Suzuki is taking part in a canoe trip this week in the Peel River region, a 67,000-square kilometre wilderness area in northeast Yukon.


The Peel Watershed Planning Commission's final report, issued last week, called for 80 per cent of the central Yukon wilderness area to be protected from development. ((CBC))

Before embarking on his trip, Suzuki told reporters in Whitehorse that he is glad the Peel Watershed Planning Commission is calling for most of the area to be protected from industrial development, including mineral staking.

The commission's work in developing a land-use plan for the Peel River watershed has sparked public debate since 2009, when it first proposed that 80 per cent of the region should be withdrawn from development.

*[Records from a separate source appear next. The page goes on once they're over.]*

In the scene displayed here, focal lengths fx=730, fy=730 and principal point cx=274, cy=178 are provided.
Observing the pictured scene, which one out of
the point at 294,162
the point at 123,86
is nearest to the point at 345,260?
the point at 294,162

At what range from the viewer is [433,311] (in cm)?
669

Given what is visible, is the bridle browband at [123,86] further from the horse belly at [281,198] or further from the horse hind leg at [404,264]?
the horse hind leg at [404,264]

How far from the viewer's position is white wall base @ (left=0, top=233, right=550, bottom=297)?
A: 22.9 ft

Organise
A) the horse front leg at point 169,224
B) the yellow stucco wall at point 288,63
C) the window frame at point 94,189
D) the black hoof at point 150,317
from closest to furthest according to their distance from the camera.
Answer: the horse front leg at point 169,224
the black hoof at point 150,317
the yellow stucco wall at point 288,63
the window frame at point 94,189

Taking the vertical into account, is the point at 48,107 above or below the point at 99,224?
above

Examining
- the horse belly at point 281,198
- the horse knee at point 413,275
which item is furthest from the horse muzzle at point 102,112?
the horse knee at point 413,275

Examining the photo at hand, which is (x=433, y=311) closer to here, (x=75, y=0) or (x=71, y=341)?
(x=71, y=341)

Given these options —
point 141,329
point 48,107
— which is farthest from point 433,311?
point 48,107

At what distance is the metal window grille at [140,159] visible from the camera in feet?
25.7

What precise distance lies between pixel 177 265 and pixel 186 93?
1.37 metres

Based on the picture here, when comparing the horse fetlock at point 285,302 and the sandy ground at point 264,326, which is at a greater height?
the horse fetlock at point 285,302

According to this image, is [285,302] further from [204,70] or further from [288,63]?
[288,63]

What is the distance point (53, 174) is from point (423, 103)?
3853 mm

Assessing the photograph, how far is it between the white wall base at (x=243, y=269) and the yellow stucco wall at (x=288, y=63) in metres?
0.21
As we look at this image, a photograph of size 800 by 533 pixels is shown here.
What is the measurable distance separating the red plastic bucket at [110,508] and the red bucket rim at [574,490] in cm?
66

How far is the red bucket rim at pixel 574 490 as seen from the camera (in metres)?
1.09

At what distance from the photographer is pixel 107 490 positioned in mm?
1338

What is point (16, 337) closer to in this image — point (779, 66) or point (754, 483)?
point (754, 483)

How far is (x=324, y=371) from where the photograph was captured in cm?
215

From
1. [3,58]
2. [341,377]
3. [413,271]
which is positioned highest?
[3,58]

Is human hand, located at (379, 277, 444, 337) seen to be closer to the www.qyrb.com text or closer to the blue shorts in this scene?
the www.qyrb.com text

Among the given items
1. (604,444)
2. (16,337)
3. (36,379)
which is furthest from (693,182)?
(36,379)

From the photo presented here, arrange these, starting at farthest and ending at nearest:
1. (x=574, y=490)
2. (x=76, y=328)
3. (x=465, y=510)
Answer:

The commission has maintained the same recommendation in its final report, released earlier last week.

"I know that it's a time to congratulate the committee that has released its report, recommending protection of 80 per cent of the Peel. I wish it could be 100 per cent," Suzuki said on Friday.

"What we need is large intact areas as a hedge against our ignorance. And to me, the Peel represents that."

Consultations expected this fall

The Yukon government and the territory's First Nations have the final say in the proposed plan. Public consultations are expected to be held this fall.

While the Peel Watershed Planning Commission has kept its original recommendation of protecting 80 per cent of the area, it now says 55 per cent of that land should be protected permanently, while the rest could be reviewed in the future.

But while environmental groups and First Nations have called for 100 per cent of the region to be declared off-limits to development, those who want to explore for minerals in the area say 80 per cent is too much.

"So long as the Yukon government or the B.C. government or the Canadian government thinks the economy is the highest priority [and] everything else must be subordinate to that, we're hooped!" Suzuki said.